**LIST OF TASKS**.
(a) In the Mohali blast article, copy the stretch from "The 2022 Mohali" through "10 May 2022.", swapping "rocket-propelled grenade" for "RPG".
(b) According to the Mohali blast article, which banned outfit claimed responsibility for the flags tied at the Himachal Pradesh Assembly complex?
(c) Please resume the Mohali blast article where it stops.

START READING TEXT

= 2022 Mohali blast =

Terrorist attack in Mohali, India

The 2022 Mohali blast was a rocket-propelled grenade attack on the intelligence wing headquarters of the Punjab Police situated in Mohali, Punjab, India. The attack was committed on 10 May 2022.

== Background ==

=== Explosives found in Chandigarh ===
On 24 April 2022, Police found a bag containing explosives near the Chandigarh's Burail Jail. The bomb disposal squad of National Security Guard (NSG) was rushed in to defuse the bomb.

=== Khalistan Flags ===
On 9 May 2022, the main gate of the Himachal Pradesh Assembly complex were found to be tied with Khalistani flags. The walls of the complex were also scrawled with slogans. Later that evening, DGP Sanjay Kundu directed all senior police officers “to seal all inter-state borders and keep strict vigil at the places of probable hideouts” of the miscreants. The senior officials were also directed to keep the special security units, bomb disposal squads and quick reaction teams on high alert and “strengthen the security of dams, railway stations, bus stands, government buildings and vital installations”. He also cited the threat posed by the outlawed Sikhs for Justice announcing 6 June as voting date for Khalistan Referendum in Himachal Pradesh. Banned outfit Sikhs For Justice claimed the responsibility of raising the flags.

END READING TEXT
START INFORMATION PROVIDED

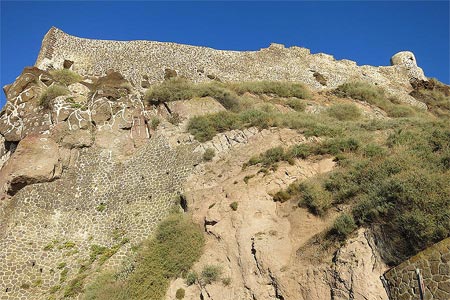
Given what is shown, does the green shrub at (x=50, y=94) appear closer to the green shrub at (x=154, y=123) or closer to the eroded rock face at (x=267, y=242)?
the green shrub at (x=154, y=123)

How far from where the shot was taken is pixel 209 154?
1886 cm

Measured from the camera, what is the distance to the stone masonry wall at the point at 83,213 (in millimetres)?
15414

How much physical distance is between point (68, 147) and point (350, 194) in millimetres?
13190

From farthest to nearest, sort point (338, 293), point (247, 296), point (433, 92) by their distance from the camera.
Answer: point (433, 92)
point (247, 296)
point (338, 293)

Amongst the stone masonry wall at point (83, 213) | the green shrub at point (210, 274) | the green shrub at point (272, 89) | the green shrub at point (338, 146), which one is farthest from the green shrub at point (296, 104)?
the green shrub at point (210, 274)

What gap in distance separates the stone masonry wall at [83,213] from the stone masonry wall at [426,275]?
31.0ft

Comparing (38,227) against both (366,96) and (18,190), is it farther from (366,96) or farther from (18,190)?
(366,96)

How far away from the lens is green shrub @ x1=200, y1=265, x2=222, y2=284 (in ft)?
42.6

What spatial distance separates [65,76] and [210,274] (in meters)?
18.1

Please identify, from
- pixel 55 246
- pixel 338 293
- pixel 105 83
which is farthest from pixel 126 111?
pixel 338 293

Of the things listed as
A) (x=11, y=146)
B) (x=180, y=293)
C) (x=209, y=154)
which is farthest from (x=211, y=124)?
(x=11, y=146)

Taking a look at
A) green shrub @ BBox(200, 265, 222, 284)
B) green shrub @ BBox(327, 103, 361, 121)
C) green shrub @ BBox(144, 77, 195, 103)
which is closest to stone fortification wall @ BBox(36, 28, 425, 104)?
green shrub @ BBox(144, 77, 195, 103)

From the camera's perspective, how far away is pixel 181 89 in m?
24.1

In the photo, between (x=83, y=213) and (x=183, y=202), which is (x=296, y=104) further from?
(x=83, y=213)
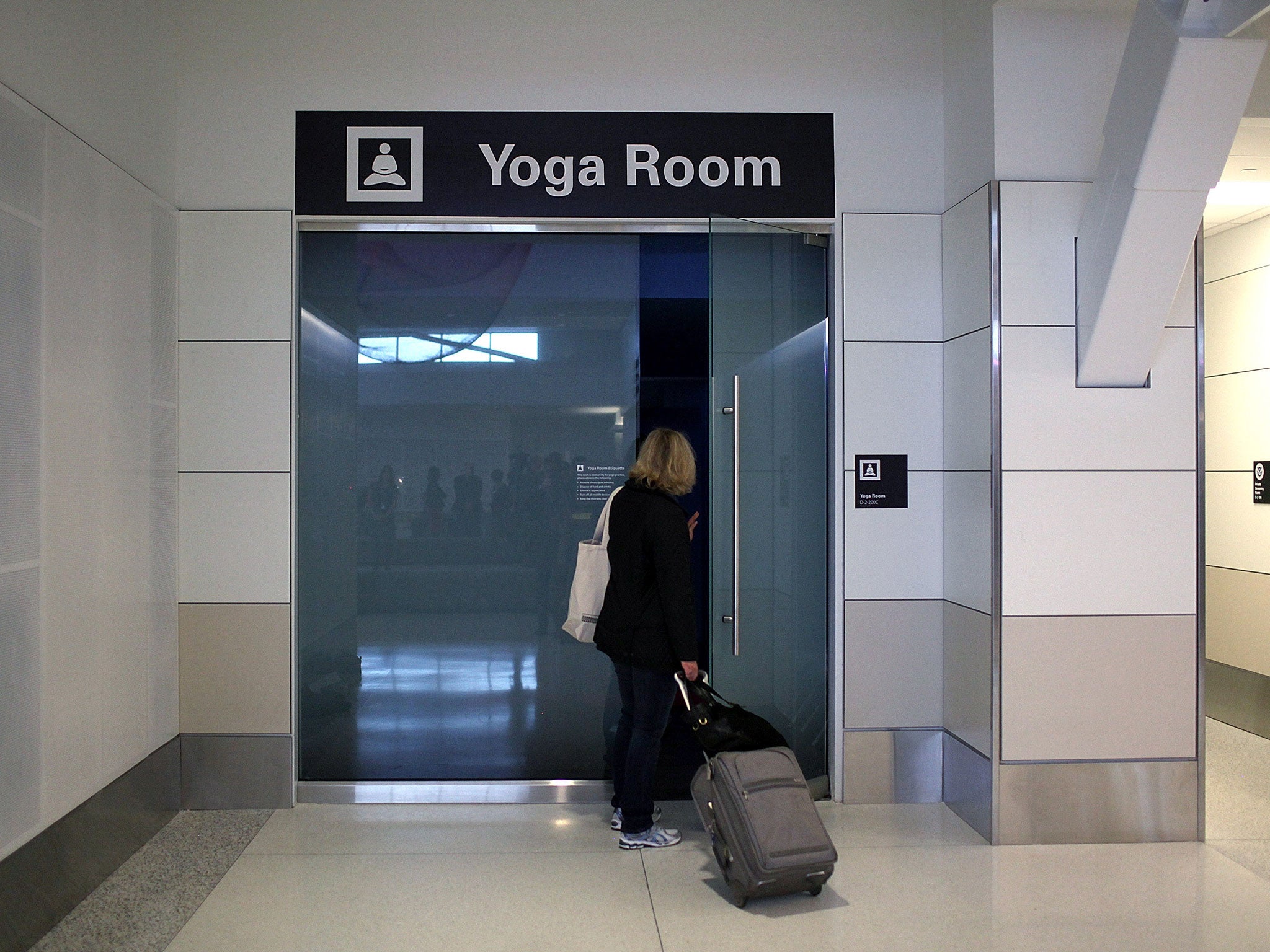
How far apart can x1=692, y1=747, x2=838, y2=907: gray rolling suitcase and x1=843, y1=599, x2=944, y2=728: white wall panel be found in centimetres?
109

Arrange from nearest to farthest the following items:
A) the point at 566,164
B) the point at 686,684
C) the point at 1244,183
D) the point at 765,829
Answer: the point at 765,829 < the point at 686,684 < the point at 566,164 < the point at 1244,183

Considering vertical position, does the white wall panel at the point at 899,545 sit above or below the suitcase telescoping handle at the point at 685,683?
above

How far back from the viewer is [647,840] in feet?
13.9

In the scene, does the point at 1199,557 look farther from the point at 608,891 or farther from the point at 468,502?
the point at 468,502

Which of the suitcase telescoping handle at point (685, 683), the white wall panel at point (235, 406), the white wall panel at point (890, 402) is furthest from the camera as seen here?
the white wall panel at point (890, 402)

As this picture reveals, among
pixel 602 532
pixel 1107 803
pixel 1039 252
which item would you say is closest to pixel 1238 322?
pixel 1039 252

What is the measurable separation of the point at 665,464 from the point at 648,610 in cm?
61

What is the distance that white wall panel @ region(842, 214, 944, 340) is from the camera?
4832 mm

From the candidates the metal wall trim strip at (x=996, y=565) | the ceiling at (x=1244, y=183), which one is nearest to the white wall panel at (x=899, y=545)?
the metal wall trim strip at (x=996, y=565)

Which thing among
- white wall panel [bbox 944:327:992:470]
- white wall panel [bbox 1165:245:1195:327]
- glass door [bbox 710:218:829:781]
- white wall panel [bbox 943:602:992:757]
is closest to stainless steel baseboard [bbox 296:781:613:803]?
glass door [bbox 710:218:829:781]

END INFORMATION PROVIDED

**ANSWERS PROVIDED**.
(a)
The 2022 Mohali blast was a RPG attack on the intelligence wing headquarters of the Punjab Police situated in Mohali, Punjab, India. The attack was committed on 10 May 2022.

(b) Sikhs For Justice

(c)
== Incident ==
The explosion was heard at 7:45 PM on the police building in the sector 77, Mohali.

As per the police briefing,“A minor explosion was reported at the Punjab Police Intelligence Headquarters in sector 77, SAS Nagar at around 7.45 PM. No damage has been reported. Senior officers are on the spot and an investigation is being done. Forensic teams have been called.Hours after the blast on intelligence department of Punjab police, another blast of low intensity was reported in Mohali.

== Aftermath ==
Pakistan was suspected of aiding the terrorists and multiple people were detained.

== Reactions ==
Indian National Congress told the chief minister of Punjab to set their priorities right.